All the commercial IP block generators, can create HDL descriptions of adders using CSA, but they only support specific bitwidths (8, 16, 32, 64, etc.), with every vector of the module to have the same size, and every vector to carry only continuous bit patterns. This means, that the derived circuit will be unoptimized, if the vectors are sparsed and utilize only some bit positions. The more the derivation from the standard design parameters that accept all the commercial tools, the more the unoptimization will happen. Designing performance and energy consumption optimized circuits, demands an IP block generator with greater flexibility. Finally, EDA tools that are public accessible from the web are very scarce [12]. Carry save adders are used intensively in designing computer arithmetic modules. One of the area that makes heavy use of them is Residue Number System [15], a non conventional weightless arithmetic system. Due to the nature of this arithmetic system, it requires addition of various bit patterns.
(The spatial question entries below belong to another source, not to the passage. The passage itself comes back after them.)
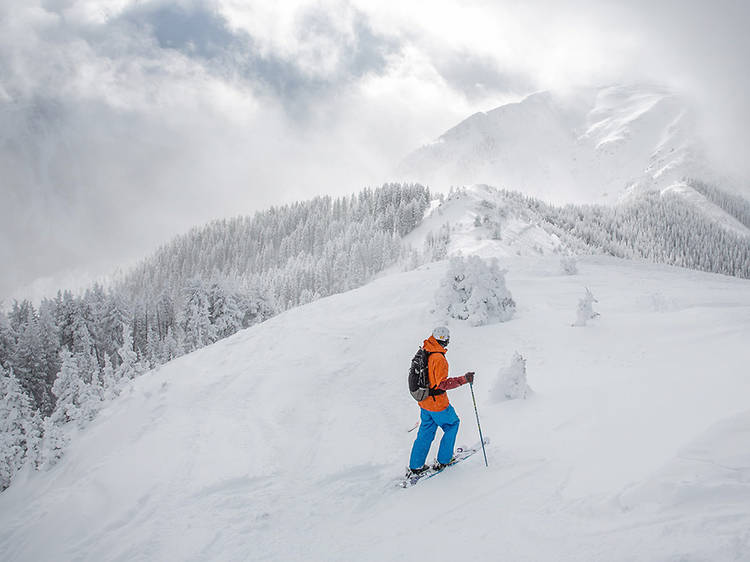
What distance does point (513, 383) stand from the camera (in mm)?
9883

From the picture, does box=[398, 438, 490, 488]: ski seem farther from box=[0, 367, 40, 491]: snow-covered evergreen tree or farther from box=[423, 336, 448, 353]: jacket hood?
box=[0, 367, 40, 491]: snow-covered evergreen tree

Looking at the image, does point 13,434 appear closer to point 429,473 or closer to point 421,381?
point 429,473

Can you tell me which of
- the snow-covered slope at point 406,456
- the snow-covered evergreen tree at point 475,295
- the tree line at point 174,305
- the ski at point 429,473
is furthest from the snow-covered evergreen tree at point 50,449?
the snow-covered evergreen tree at point 475,295

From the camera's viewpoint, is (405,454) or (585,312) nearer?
(405,454)

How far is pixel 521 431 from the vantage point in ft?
26.3

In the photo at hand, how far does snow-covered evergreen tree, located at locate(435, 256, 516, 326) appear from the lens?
17.1m

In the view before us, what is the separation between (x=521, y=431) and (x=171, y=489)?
25.4 ft

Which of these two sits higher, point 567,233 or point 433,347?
point 567,233

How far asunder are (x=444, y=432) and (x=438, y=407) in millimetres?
518

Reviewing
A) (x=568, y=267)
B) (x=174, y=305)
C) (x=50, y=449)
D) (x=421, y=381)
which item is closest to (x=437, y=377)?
(x=421, y=381)

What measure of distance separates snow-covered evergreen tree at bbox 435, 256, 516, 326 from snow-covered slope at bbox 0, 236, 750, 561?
0.79m

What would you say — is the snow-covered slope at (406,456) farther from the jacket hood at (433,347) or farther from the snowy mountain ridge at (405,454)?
the jacket hood at (433,347)

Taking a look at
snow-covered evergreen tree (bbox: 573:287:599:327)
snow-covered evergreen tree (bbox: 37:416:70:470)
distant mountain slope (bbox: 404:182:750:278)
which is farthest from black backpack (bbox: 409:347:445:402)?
distant mountain slope (bbox: 404:182:750:278)

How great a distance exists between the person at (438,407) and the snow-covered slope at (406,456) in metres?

Many authors have presented circuits during the last fifty years that utilize carry save adders as core components of it, like multioperand modular adders [8], multipliers [11], RNS to binary (forward and reverse) converters [13] and a multitude of other modules. All these circuits consist of carry save adders, that process non standard sparse input vectors, and cannot be designed automatically using EDA IP Block generators. In fact, the complete absence of a flexible tool from the EDA landscape to produce syntactically correct and synthesizable HDL code for adding custom input vectors, was our primary motivation for our work. Even though CSA design is a heavily used arithmetic module, and thus making it an important module in circuit designs, nobody until now has presented a tool to automate the design and test of parametrized CSA trees. The derived CSA trees are optimized according to the heuristic of using the least number of component, and thoroughly tested using random input vectors, supplied to the end user. Therefore, the novelty of this paper lies in the fact that we present the first web based tool to automate the optimized CSA design process, and increase the productivity of every engineer that requires a custom CSA module. Such custom CSA modules cannot be designed with IP-blocks generators from major EDA Companies (like Altera or
Xilinx). Our tool is accessible using any standard web browser, even from a mobile device, and user friendly. To the best of our knowledge, no CSA tool exists up to this date, that accepts an arbitrary number of input vectors, each one consisting of several continuous or sparse bit patterns, with various bit lengths, accessible to everybody via a typical browser, and generate a syntactically correct register transfer level description in HDL, accompanied with a random generated testbench to validate the correctness. We were motivated by this and we worked on developing such a tool. Here, we present the outcome of our work: a web based tool to assist in the rapid design space exploration of CSA tree generation. Our tool accepts as inputs the number of vectors, their bit patterns and weights, and generates a synthesizable RTL description in the VHDL language. The CSA generation is optimized in term of using the least number of components, because it can decide whether to use a full adder, a half adder or to schedule the placement of an adder to a future design iteration for a more efficient component utilization. Furthermore, it generates a custom testbench file to verify the circuit’s correctness and a schematic. Finally, it reports metrics of performance (delay) and hardware (number of components and transistors). The rest of the paper is structured as follows: The next section (Section II) discusses related work in the field of automating HDL generation. In Section III we present our web based tool and describe in details its modules, while in Section IV we provide test cases with performance and hardware metrics. Finally, in Section V we give the concluding remarks.
II.
Related Work
Reconfigurable computing systems, System-on-Chip, embedded systems and other complex systems, usually have many design requirements, sometimes conflicting, that demand a thorough design space exploration. In a recent research work [18] the authors pinpointed that even though during the last 15 years multiple research projects have worked on automating the HDL generation, the outcomes are not encouraging. Furthermore, they conclude that ”despite all these efforts the automated hardware generation is yet to become a widely adopted industrial practice”, due to (a) lack of automation and (b) lack of optimization. Due to our agreement with these authors, we constructed our tool to aid toward the EDA automation process. All major EDA companies (Altera, Xilinx, Mathworks, etc.) support customized IP blocks for various functions. Xilinx provides the “Core Generator”, while Altera provides the “MegaWizard Generator”. These generators can be used to create HDL descriptions of typical adders for a specific bitwidth of two vectors, but not for fully parametrized carry save adders.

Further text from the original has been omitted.